Invesco S&P Emerging Markets Low Volatility ETF (EELV) seeks to track the S&P BMI Emerging Markets Low Volatility Index, which selects the 200 least volatile stocks from the broader S&P Emerging Markets BMI Index. This equity ETF targets emerging market companies with historically lower price fluctuations across countries like China, India, Taiwan, and Brazil.

How It Works

EELV uses a quantitative, rules-based approach that ranks emerging market stocks by their trailing 12-month volatility, selecting the 200 least volatile securities. Holdings are weighted by the inverse of their volatility rather than market capitalization, giving higher allocations to more stable stocks.
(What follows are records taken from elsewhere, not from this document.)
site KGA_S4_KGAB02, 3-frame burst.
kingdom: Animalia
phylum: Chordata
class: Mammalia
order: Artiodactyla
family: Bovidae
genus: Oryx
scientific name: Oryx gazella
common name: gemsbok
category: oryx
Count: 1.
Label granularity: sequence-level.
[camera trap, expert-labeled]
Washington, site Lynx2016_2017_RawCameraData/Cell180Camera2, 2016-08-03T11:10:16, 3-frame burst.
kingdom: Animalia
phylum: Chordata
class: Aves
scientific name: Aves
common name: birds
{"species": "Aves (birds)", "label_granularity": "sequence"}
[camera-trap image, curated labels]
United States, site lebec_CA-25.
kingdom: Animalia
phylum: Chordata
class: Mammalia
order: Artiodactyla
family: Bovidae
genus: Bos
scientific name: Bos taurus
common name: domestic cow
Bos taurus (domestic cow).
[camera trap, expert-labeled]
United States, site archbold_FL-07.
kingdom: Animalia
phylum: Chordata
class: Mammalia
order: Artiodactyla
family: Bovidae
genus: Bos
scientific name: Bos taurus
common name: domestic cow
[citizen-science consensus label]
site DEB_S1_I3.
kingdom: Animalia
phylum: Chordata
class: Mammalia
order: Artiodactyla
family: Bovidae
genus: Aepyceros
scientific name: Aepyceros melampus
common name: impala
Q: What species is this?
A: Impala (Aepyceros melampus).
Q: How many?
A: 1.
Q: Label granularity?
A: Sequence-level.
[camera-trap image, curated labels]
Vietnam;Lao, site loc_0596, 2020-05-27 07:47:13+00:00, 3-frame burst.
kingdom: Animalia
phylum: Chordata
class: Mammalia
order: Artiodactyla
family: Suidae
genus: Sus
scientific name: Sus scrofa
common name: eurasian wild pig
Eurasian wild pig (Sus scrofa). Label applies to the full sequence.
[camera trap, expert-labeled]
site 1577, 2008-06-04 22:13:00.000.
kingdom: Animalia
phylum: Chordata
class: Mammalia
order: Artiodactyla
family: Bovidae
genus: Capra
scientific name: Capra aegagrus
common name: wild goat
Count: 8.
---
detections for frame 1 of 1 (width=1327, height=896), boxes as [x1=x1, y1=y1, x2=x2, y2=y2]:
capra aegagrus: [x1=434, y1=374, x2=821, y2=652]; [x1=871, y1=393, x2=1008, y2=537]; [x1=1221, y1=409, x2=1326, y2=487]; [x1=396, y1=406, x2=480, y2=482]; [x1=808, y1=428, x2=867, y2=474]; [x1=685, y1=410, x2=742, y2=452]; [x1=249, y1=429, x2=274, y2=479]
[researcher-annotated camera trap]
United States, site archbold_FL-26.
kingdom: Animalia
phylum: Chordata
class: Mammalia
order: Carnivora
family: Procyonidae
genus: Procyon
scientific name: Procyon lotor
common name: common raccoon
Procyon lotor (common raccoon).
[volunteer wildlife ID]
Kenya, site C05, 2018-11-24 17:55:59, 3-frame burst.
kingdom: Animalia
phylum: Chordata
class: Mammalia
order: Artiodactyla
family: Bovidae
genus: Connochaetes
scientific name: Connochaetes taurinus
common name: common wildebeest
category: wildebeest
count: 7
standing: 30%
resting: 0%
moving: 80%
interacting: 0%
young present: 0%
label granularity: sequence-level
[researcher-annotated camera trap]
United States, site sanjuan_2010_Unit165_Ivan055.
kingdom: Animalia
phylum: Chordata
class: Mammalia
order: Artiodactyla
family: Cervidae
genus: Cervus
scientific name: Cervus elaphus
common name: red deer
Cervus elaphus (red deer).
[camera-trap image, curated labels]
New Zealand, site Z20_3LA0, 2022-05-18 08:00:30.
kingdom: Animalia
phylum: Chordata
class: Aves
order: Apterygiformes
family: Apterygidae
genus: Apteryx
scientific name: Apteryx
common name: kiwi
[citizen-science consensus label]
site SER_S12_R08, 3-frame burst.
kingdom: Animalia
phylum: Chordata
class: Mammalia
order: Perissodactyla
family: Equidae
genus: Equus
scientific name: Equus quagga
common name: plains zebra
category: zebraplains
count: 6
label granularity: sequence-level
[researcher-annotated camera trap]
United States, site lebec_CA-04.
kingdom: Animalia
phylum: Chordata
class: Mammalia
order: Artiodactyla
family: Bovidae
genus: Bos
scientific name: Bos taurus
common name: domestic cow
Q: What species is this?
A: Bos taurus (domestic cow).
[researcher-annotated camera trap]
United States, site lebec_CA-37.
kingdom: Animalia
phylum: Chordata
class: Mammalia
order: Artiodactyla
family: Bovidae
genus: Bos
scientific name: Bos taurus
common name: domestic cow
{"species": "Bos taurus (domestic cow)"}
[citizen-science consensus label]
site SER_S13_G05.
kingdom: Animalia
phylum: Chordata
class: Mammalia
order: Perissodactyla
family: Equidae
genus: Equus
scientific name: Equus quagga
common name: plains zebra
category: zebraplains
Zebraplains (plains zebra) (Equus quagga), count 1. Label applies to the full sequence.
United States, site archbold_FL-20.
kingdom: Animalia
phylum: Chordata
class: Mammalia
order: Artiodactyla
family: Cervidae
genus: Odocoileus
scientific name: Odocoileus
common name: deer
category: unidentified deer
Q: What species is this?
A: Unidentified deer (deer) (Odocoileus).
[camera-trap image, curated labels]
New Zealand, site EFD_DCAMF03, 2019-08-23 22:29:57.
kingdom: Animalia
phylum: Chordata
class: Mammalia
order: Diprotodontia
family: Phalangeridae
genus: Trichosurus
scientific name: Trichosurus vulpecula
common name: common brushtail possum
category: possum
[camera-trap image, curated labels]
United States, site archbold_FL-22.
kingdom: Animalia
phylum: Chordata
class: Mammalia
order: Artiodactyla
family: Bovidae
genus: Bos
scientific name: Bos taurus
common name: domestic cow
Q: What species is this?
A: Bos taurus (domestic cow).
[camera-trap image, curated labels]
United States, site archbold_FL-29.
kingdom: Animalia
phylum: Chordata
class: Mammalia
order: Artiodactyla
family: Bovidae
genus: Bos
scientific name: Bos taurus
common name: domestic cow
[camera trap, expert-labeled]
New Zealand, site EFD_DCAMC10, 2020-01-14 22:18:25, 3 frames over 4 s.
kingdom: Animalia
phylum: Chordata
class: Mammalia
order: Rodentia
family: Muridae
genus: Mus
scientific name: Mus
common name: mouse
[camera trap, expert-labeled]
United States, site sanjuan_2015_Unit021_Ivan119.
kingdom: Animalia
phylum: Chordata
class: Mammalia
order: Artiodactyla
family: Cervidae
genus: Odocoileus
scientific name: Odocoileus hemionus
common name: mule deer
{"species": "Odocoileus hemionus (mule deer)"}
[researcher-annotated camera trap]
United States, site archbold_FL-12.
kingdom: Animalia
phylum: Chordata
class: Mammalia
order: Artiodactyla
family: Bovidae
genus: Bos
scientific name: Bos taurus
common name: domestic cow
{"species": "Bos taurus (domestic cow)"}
The index rebalances semi-annually in May and November. This passive strategy typically results in overweighting defensive sectors like utilities and consumer staples while underweighting volatile growth sectors.

Key Features

  • Targets the 200 least volatile emerging market stocks using quantitative volatility screening over trailing 12-month periods
  • Inverse volatility weighting gives larger allocations to more stable stocks, contrasting with traditional market-cap approaches
  • Offers 4.79% dividend yield, typically higher than broad emerging market ETFs due to defensive sector bias

Risks

  • This ETF can lose value when emerging market currencies weaken against the dollar, as holdings are unhedged and subject to foreign exchange fluctuations
  • Low volatility bias may cause significant underperformance during emerging market growth rallies when high-beta stocks lead gains
  • Emerging market political instability, regulatory changes, or economic crises can cause 40-60% declines despite the low-volatility screening approach

Who Should Own This

Best suited for conservative investors with 3-7 year time horizons seeking emerging market exposure with reduced volatility. Appropriate as a satellite holding (5-15% of total portfolio) for medium risk tolerance investors wanting international diversification. Works well for those prioritizing dividend income and stability over maximum growth potential in emerging markets.